**Tasks and exercises:**
a - Update the passage on medieval names, starting at the words "In my final" and ending after "Priory in Rochester.", and replace "monks" with "canons".
b - In one to three sentences, explain why bynames were used, according to the passage on medieval names.

**Source passage:**
In my final research snippet on medieval names, I'm looking at surnames, often referred to as bynames, in the thirteenth-century Custumale Roffense (the Rochester custumal), a survey of tenants and their duties and rents, which was compiled by the monks of St Andrew's Priory in Rochester.
In England, the appearance of inherited family names is associated with the post-Conquest period (i.e. after the year 1066). Nicknames, however, were quite common before then, if the Domesday Book is anything to go by.
For a wonderful 'top ten' of Old English nicknames of men who were landowners in 1066, I strongly recommend Dr Thijs Porck's blog post on the subject. It would seem there was a penchant for allusions to body parts, including the eyes, nose, feet, and even the testicles!
But what of the Rochester custumal?
I should say at the outset that the reason bynames were used was, at least in part, to distinguish one Adam (or John, Robert, or William) from the next, especially if they lived near each other. Something as simple as indicating someone's parentage was an obvious thing to do. So we have, for example, in the vill of Denton, Adam son of Solomon (see image above) and Adam son of Lambert (see image below).

**Material provided:**
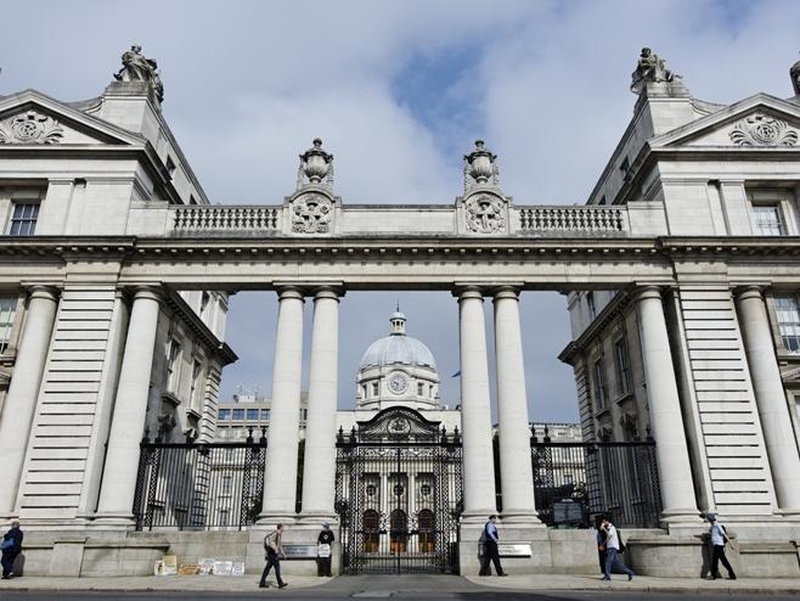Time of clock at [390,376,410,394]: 9:33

**Answers to the problems:**
a -
In my final research snippet on medieval names, I'm looking at surnames, often referred to as bynames, in the thirteenth-century Custumale Roffense (the Rochester custumal), a survey of tenants and their duties and rents, which was compiled by the canons of St Andrew's Priory in Rochester.

b - Bynames were used, at least in part, to distinguish people who shared a first name, such as one Adam (or John, Robert, or William) from the next. This mattered especially when those people lived near each other.